* [CHALLENGE] Reproduce the stretch of rows from the line containing "Looking at this photograph, would" through the end of the rows, both ends included, with every line unchanged.

-- START OF GIVEN RECORDS --

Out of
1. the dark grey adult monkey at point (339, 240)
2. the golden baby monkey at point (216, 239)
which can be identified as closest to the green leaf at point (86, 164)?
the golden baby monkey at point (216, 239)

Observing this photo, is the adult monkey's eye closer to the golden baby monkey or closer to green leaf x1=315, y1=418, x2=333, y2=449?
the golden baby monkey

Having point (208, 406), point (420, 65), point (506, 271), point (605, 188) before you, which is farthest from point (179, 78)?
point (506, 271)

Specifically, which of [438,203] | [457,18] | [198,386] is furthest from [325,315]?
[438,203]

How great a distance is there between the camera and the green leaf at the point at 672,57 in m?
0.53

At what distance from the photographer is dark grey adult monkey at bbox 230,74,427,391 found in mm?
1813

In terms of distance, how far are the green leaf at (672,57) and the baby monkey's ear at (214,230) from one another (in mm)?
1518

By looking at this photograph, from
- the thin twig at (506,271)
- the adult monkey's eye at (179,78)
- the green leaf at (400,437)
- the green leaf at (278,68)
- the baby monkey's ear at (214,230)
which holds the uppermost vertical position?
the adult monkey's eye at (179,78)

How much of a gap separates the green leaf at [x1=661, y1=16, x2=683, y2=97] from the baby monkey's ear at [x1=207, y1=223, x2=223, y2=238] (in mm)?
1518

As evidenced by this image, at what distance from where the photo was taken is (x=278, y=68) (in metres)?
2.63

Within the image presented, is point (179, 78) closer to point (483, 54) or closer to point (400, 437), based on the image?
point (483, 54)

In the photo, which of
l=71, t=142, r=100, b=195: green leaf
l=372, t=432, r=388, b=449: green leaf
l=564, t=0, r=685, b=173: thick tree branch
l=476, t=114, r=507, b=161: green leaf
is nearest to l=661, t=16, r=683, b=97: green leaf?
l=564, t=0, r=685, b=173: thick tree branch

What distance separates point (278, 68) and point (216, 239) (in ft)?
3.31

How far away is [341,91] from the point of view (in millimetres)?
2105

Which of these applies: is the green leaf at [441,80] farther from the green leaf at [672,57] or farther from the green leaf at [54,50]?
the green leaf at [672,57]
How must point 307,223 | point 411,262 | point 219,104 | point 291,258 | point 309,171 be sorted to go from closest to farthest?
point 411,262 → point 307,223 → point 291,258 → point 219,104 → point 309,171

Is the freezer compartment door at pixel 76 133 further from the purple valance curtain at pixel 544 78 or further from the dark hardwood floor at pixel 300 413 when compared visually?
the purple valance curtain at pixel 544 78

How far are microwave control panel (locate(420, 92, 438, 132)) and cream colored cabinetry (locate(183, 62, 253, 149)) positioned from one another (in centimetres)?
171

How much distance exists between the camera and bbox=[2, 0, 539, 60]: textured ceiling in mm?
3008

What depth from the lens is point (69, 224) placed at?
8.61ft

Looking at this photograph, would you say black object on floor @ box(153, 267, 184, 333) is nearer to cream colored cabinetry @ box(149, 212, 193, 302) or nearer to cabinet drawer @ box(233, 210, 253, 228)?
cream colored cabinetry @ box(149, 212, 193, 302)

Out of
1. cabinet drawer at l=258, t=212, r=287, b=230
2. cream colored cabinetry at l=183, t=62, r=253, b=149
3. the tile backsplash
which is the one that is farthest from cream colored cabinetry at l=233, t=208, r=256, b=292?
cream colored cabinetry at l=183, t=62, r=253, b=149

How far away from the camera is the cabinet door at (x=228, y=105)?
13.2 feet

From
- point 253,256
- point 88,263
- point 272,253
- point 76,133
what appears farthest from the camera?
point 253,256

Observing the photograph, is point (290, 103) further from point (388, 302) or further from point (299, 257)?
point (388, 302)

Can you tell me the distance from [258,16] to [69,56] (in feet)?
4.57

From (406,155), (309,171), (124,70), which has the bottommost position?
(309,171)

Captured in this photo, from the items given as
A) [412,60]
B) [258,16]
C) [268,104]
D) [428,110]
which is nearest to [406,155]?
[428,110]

-- END OF GIVEN RECORDS --

* [FINISHED ANSWER]
Looking at this photograph, would you say black object on floor @ box(153, 267, 184, 333) is nearer to cream colored cabinetry @ box(149, 212, 193, 302) or nearer to cabinet drawer @ box(233, 210, 253, 228)?
cream colored cabinetry @ box(149, 212, 193, 302)

Out of
1. cabinet drawer at l=258, t=212, r=287, b=230
2. cream colored cabinetry at l=183, t=62, r=253, b=149
3. the tile backsplash
which is the one that is farthest from cream colored cabinetry at l=233, t=208, r=256, b=292?
cream colored cabinetry at l=183, t=62, r=253, b=149

How far away from the camera is the cabinet door at (x=228, y=105)?
13.2 feet

From
- point 253,256
- point 88,263
- point 272,253
- point 76,133
what appears farthest from the camera?
point 253,256

Observing the photograph, is point (290, 103) further from point (388, 302) or further from point (299, 257)?
point (388, 302)

Can you tell me the distance from [258,16] to [69,56] (in feet)?
4.57

From (406,155), (309,171), (124,70), which has the bottommost position?
(309,171)

Captured in this photo, from the items given as
A) [412,60]
B) [258,16]
C) [268,104]
D) [428,110]
which is nearest to [406,155]?
[428,110]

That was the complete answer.